*AIM:* Could you extract every entry below and reproduce it exactly?

*ENTRIES SHOWN:*
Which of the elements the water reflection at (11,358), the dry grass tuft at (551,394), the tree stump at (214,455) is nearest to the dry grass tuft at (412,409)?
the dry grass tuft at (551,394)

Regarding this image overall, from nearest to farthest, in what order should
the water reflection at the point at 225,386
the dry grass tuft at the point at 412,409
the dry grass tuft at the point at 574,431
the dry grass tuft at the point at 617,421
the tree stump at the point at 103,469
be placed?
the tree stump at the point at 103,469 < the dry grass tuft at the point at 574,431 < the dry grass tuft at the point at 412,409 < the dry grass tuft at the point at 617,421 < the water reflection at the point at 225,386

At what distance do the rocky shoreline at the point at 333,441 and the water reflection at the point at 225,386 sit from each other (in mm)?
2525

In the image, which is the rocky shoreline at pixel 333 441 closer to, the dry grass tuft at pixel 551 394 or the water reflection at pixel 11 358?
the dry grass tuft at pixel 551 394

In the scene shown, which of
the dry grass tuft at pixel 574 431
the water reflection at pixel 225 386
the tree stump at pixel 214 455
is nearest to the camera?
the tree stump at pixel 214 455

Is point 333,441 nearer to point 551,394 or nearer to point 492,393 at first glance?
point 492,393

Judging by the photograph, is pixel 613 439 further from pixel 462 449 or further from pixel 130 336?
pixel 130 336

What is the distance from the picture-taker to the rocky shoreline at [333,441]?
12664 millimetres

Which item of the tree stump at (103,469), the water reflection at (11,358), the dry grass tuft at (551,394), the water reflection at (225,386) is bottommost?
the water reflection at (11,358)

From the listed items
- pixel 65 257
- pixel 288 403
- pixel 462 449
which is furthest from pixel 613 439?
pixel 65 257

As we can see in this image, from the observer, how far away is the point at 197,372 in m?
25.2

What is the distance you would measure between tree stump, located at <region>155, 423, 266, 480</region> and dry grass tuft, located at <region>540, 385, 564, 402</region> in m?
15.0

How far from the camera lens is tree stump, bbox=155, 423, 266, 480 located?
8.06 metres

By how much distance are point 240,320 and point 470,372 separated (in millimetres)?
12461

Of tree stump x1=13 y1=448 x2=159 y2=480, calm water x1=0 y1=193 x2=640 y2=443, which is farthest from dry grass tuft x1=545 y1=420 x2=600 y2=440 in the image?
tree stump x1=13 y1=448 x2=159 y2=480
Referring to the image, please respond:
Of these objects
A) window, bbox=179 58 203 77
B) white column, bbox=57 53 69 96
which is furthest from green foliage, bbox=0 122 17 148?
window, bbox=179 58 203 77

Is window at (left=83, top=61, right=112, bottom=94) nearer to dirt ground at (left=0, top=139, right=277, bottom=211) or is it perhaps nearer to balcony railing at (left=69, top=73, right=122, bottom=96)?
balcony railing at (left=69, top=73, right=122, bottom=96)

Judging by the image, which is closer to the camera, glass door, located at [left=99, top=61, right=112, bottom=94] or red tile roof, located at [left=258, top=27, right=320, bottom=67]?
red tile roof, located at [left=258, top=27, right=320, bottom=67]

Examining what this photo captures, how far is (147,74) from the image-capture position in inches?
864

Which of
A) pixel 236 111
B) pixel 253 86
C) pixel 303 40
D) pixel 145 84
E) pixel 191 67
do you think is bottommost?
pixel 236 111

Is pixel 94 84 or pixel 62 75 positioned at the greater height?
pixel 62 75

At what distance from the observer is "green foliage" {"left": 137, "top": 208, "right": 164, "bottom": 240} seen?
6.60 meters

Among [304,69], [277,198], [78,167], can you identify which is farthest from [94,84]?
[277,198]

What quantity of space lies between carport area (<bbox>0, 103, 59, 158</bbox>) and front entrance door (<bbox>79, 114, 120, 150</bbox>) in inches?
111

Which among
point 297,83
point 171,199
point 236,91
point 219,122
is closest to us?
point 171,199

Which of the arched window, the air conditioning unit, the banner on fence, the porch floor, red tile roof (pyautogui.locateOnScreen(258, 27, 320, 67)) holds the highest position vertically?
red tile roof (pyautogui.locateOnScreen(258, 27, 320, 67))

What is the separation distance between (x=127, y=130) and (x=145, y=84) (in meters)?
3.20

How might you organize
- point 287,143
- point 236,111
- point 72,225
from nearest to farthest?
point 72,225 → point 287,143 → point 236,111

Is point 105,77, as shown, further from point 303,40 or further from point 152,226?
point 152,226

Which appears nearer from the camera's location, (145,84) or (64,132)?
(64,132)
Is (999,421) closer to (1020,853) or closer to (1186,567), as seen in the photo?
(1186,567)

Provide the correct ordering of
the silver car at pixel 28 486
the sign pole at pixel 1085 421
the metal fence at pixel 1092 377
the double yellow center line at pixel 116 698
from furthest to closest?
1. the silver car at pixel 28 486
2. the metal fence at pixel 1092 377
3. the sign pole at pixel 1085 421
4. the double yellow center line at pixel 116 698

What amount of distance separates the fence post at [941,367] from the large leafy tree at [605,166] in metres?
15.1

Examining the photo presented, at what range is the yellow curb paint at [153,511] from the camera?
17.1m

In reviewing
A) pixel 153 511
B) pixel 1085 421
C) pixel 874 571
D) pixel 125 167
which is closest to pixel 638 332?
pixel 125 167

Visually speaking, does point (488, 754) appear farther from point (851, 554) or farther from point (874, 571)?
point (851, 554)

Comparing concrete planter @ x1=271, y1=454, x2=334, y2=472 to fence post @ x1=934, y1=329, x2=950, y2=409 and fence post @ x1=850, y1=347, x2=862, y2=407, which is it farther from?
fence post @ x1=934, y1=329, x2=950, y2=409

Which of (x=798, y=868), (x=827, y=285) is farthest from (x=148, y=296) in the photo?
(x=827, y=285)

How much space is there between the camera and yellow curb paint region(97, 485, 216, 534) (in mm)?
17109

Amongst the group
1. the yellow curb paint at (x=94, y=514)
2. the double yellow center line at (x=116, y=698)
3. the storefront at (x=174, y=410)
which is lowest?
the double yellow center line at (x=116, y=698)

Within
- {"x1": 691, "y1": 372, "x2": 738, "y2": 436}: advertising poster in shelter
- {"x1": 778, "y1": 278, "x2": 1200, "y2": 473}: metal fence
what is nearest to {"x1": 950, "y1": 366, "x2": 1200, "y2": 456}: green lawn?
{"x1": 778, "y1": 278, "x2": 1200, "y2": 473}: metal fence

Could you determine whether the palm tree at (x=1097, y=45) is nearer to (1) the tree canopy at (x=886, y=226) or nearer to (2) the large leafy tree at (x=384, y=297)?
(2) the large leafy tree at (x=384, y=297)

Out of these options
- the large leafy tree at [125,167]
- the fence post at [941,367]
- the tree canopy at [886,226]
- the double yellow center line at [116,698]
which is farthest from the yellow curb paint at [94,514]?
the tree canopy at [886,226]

*THE RESPONSE:*
Which of the elements the water reflection at (11,358), the dry grass tuft at (551,394), the tree stump at (214,455) is nearest to the dry grass tuft at (412,409)?
the dry grass tuft at (551,394)

Regarding this image overall, from nearest to farthest, in what order should
the water reflection at the point at 225,386
the dry grass tuft at the point at 412,409
the dry grass tuft at the point at 574,431
the dry grass tuft at the point at 617,421
the tree stump at the point at 103,469
be placed?
the tree stump at the point at 103,469 < the dry grass tuft at the point at 574,431 < the dry grass tuft at the point at 412,409 < the dry grass tuft at the point at 617,421 < the water reflection at the point at 225,386

At what distance do the rocky shoreline at the point at 333,441 and the water reflection at the point at 225,386 sit from each other (in mm)?
2525

In the image, which is the rocky shoreline at pixel 333 441 closer to, the dry grass tuft at pixel 551 394 or the water reflection at pixel 11 358?
the dry grass tuft at pixel 551 394

In the scene shown, which of
the dry grass tuft at pixel 574 431
the water reflection at pixel 225 386
the tree stump at pixel 214 455
is nearest to the camera?
the tree stump at pixel 214 455

Is point 333,441 nearer to point 551,394 or nearer to point 492,393 at first glance?
point 492,393

Judging by the photograph, is pixel 613 439 further from pixel 462 449 or further from pixel 130 336?
pixel 130 336

What is the distance from the picture-taker to the rocky shoreline at [333,441]?
12664 millimetres

Which item of the tree stump at (103,469), the water reflection at (11,358), the dry grass tuft at (551,394), the water reflection at (225,386) is bottommost?
the water reflection at (11,358)

From the listed items
- pixel 65 257
- pixel 288 403
- pixel 462 449
which is furthest from pixel 613 439?
pixel 65 257

As we can see in this image, from the observer, how far away is the point at 197,372 in m?
25.2

What is the distance you would measure between tree stump, located at <region>155, 423, 266, 480</region> and dry grass tuft, located at <region>540, 385, 564, 402</region> in m?
15.0

How far from the camera lens is tree stump, bbox=155, 423, 266, 480 located?
8.06 metres

By how much distance are point 240,320 and point 470,372 separated (in millimetres)?
12461

Of tree stump x1=13 y1=448 x2=159 y2=480, calm water x1=0 y1=193 x2=640 y2=443, which is farthest from dry grass tuft x1=545 y1=420 x2=600 y2=440 in the image?
tree stump x1=13 y1=448 x2=159 y2=480
Referring to the image, please respond:
Of these objects
A) window, bbox=179 58 203 77
B) white column, bbox=57 53 69 96
which is furthest from green foliage, bbox=0 122 17 148?
window, bbox=179 58 203 77

Is window at (left=83, top=61, right=112, bottom=94) nearer to dirt ground at (left=0, top=139, right=277, bottom=211) or is it perhaps nearer to balcony railing at (left=69, top=73, right=122, bottom=96)?
balcony railing at (left=69, top=73, right=122, bottom=96)

Judging by the image, which is closer to the camera, glass door, located at [left=99, top=61, right=112, bottom=94] or red tile roof, located at [left=258, top=27, right=320, bottom=67]?
red tile roof, located at [left=258, top=27, right=320, bottom=67]

Examining what this photo captures, how far is (147,74) from the image-capture position in inches?
864

Which of
A) pixel 236 111
B) pixel 253 86
C) pixel 303 40
D) pixel 145 84
E) pixel 191 67
do you think is bottommost?
pixel 236 111

Is pixel 94 84 or pixel 62 75 positioned at the greater height?
pixel 62 75

At what distance from the observer is "green foliage" {"left": 137, "top": 208, "right": 164, "bottom": 240} seen?
6.60 meters

Among [304,69], [277,198], [78,167], can you identify which is farthest from [94,84]?
[277,198]

What quantity of space lies between carport area (<bbox>0, 103, 59, 158</bbox>) and front entrance door (<bbox>79, 114, 120, 150</bbox>) in inches?
111

Which among
point 297,83
point 171,199
point 236,91
point 219,122
is closest to us?
point 171,199

Which of the arched window, the air conditioning unit, the banner on fence, the porch floor, red tile roof (pyautogui.locateOnScreen(258, 27, 320, 67)) holds the highest position vertically?
red tile roof (pyautogui.locateOnScreen(258, 27, 320, 67))

What is the separation distance between (x=127, y=130) and (x=145, y=84) (in meters)?
3.20

How might you organize
- point 287,143
- point 236,111
- point 72,225
from nearest to farthest?
point 72,225 → point 287,143 → point 236,111

Is point 105,77, as shown, further from point 303,40 or further from point 152,226?
point 152,226

Which appears nearer from the camera's location, (145,84) or (64,132)?
(64,132)
Is (999,421) closer to (1020,853) or closer to (1186,567), as seen in the photo?
(1186,567)

Provide the correct ordering of
the silver car at pixel 28 486
the sign pole at pixel 1085 421
the metal fence at pixel 1092 377
the double yellow center line at pixel 116 698
from furthest to closest?
1. the silver car at pixel 28 486
2. the metal fence at pixel 1092 377
3. the sign pole at pixel 1085 421
4. the double yellow center line at pixel 116 698

What amount of distance separates the fence post at [941,367] from the large leafy tree at [605,166] in metres?
15.1

Examining the photo presented, at what range is the yellow curb paint at [153,511] from the camera?
17.1m

In reviewing
A) pixel 153 511
B) pixel 1085 421
C) pixel 874 571
D) pixel 125 167
which is closest to pixel 638 332?
pixel 125 167

Visually speaking, does point (488, 754) appear farther from point (851, 554) or farther from point (874, 571)?
point (851, 554)

Comparing concrete planter @ x1=271, y1=454, x2=334, y2=472 to fence post @ x1=934, y1=329, x2=950, y2=409 and fence post @ x1=850, y1=347, x2=862, y2=407, which is it farther from?
fence post @ x1=934, y1=329, x2=950, y2=409

Which of (x=798, y=868), (x=827, y=285) is farthest from (x=148, y=296) in the photo?
(x=827, y=285)

How much space is there between the camera and yellow curb paint region(97, 485, 216, 534) (in mm)?
17109

Amongst the group
1. the yellow curb paint at (x=94, y=514)
2. the double yellow center line at (x=116, y=698)
3. the storefront at (x=174, y=410)
which is lowest?
the double yellow center line at (x=116, y=698)

Within
- {"x1": 691, "y1": 372, "x2": 738, "y2": 436}: advertising poster in shelter
- {"x1": 778, "y1": 278, "x2": 1200, "y2": 473}: metal fence
what is nearest to {"x1": 950, "y1": 366, "x2": 1200, "y2": 456}: green lawn?
{"x1": 778, "y1": 278, "x2": 1200, "y2": 473}: metal fence

Could you determine whether the palm tree at (x=1097, y=45) is nearer to (1) the tree canopy at (x=886, y=226) or nearer to (2) the large leafy tree at (x=384, y=297)?
(2) the large leafy tree at (x=384, y=297)

Out of these options
- the large leafy tree at [125,167]
- the fence post at [941,367]
- the tree canopy at [886,226]
- the double yellow center line at [116,698]
which is farthest from the yellow curb paint at [94,514]?
the tree canopy at [886,226]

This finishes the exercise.